I have 3 tables with dates to which I want to join to a date dimension table but it is returning many duplicates with left joins

clip art of 
 a double-quote character

Question

I have 4 tables with dates to which I want to join to a date dimension table but it is returning many duplicates with left joins.

Tables are basically a date field which I want to count.

         mdate datetime, mordate varchar(10),fteam varchar(20)
         sdate datetime,fteam varchar(20)
         bdate datetime,fteam varchar(20)

These are actually one table with the separate dates which I am joining 3 times to the dimension table to get one dataset. Also this table

        compdate datetime, fteam varchar(20)

and the date dimension table as date in yyyymmdd,which I join on the date field.
as

        select cp.fteam,md.mdate,sd.sdate,bd.bdate,cp.cpdate,d.date

         into #resultstable

        from datedimension d 
        left join mdate md
        on d.date = convert(date,md.mdate,103)
        left join sentdate sd
        on d.date = convert(date,sd.sdate,103)
        left join bacdate bd
        on d.date = convert(date,bd.bdate,103)
        left join compdate cp
        on d.date = convert(date,cp.cdate,103) 

Doing this I want the dates in the date dimension to give me one date I can use a where clause on to get counts of each date from the 4 different tables for a report.

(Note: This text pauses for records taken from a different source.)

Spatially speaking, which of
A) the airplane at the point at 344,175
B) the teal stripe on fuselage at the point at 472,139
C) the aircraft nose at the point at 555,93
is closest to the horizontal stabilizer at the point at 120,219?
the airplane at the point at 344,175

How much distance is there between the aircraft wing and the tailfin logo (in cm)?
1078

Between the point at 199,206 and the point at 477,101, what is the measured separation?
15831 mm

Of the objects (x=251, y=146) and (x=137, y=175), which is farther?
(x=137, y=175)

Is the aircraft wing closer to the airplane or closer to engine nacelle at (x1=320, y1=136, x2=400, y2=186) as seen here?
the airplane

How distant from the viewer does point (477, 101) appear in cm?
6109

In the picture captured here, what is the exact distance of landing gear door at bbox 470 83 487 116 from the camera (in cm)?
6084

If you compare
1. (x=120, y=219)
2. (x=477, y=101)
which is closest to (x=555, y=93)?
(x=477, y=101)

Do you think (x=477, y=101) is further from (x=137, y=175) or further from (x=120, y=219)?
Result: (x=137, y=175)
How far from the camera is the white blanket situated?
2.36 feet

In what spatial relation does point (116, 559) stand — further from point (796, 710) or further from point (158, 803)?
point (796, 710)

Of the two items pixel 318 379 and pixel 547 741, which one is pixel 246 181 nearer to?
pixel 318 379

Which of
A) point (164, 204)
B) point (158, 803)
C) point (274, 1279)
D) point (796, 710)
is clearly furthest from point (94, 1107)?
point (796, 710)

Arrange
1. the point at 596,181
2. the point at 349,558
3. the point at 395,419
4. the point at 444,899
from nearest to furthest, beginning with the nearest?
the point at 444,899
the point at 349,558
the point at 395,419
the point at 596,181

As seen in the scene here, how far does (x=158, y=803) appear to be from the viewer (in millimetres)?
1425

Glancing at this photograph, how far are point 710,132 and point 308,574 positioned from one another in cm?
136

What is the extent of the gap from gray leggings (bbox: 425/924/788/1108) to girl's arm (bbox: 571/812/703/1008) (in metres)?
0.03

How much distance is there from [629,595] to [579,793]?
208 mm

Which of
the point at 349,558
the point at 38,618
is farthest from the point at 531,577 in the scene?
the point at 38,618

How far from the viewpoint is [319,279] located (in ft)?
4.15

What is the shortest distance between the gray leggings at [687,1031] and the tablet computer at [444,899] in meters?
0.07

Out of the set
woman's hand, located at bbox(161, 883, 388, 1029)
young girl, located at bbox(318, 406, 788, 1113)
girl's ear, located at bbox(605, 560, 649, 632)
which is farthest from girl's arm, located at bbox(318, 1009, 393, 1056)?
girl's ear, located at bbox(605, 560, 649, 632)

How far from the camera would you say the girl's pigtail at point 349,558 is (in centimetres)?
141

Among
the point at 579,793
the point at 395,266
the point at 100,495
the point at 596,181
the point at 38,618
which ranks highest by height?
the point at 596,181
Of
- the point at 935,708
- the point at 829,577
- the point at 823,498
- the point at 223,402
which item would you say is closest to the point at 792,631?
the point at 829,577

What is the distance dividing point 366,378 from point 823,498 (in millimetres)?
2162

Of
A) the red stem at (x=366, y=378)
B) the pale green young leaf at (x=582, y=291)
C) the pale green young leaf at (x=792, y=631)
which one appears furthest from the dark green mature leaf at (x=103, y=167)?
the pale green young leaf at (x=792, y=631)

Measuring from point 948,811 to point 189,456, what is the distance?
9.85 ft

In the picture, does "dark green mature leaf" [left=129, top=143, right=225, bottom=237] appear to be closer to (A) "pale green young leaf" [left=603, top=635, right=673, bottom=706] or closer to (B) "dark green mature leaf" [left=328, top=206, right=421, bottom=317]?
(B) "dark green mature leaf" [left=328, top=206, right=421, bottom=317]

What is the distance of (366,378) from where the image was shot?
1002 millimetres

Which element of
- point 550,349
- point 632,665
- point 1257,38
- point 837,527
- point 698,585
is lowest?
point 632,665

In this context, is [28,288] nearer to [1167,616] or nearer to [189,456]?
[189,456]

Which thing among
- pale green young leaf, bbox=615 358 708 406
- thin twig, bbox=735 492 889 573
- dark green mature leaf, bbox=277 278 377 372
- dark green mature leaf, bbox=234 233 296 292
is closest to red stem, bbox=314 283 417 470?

However it is giving me many repeats as each time a there is a matching date you get the same line repeated for the matching date on all tables.
This gives many counts which are wrong.
ie)if md table has a record 2 records for 2016/06/29 and cp has 3 and bd has six:
The dimension date result will be 36! for md when it should only be showing 2!, ie 6x3x2.

How can I join these tables with causing repeats and incorrect results.

I thought it would be a standard way to join fact tables with a dimension table to give accurate results and not duplicates as you are join sets together.

I have tried picking only the dates from each table only but it still gives repeats.
I cannot show a schema as company details but you can put together a hypothetical one from the tables shown.

asked 2016-07-29 by Haider Ali


Answer

What you are seeing is that because none of your fact tables relate to each other, you are essentially creating a Cartesian product for the fact tables–where they only relate to each other by date.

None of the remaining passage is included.